### What the exercise asks
Display every line of the listing below that contains the word "point", counting a line only when the letters match in case.

### Data shown
==*==
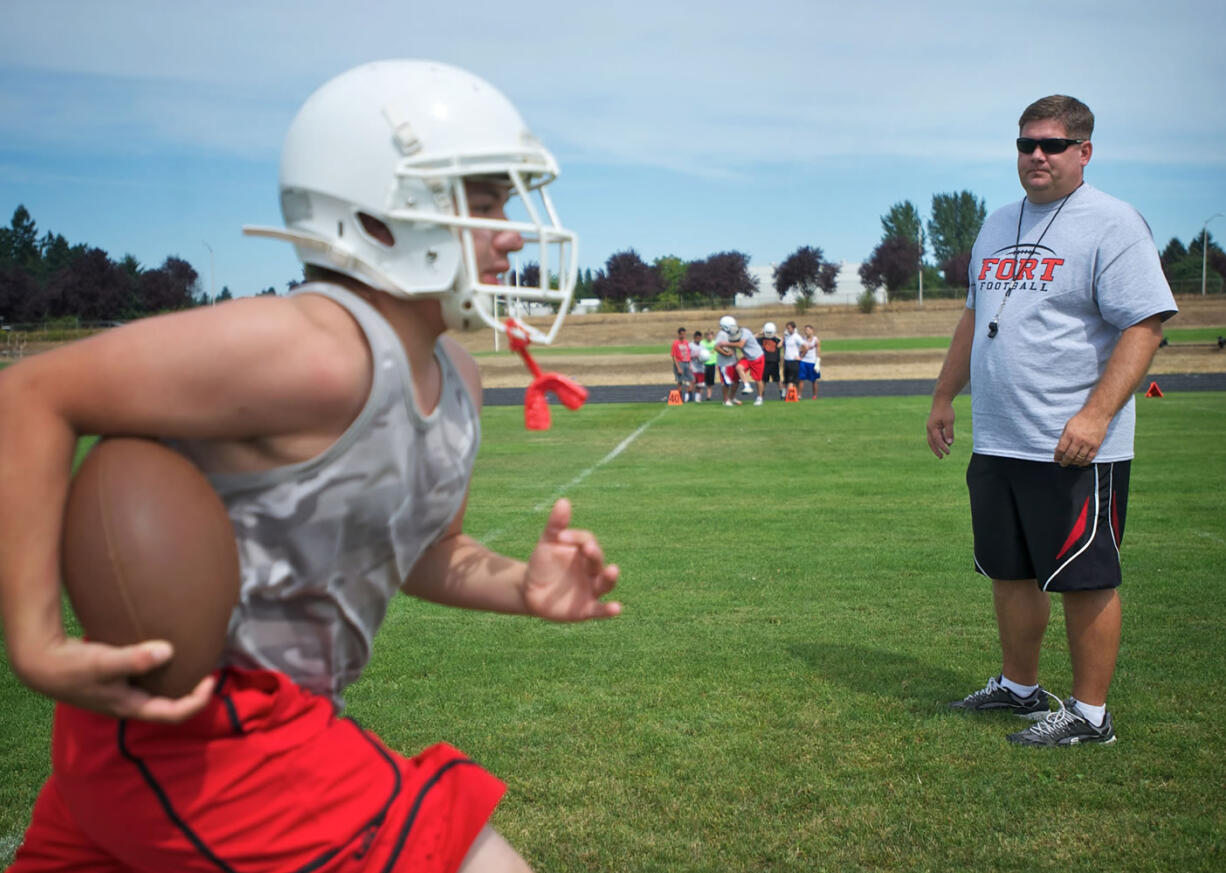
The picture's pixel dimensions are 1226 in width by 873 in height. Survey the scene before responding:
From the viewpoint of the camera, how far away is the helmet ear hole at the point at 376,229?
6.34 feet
==*==
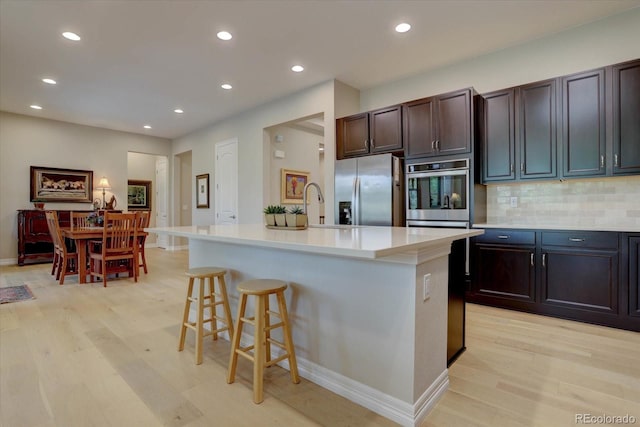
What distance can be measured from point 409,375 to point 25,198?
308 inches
==*==
### Reply
From the viewpoint of the camera, how far away is the helmet ear hole at the point at 376,229?
What distance can be measured from point 409,375 to point 25,198?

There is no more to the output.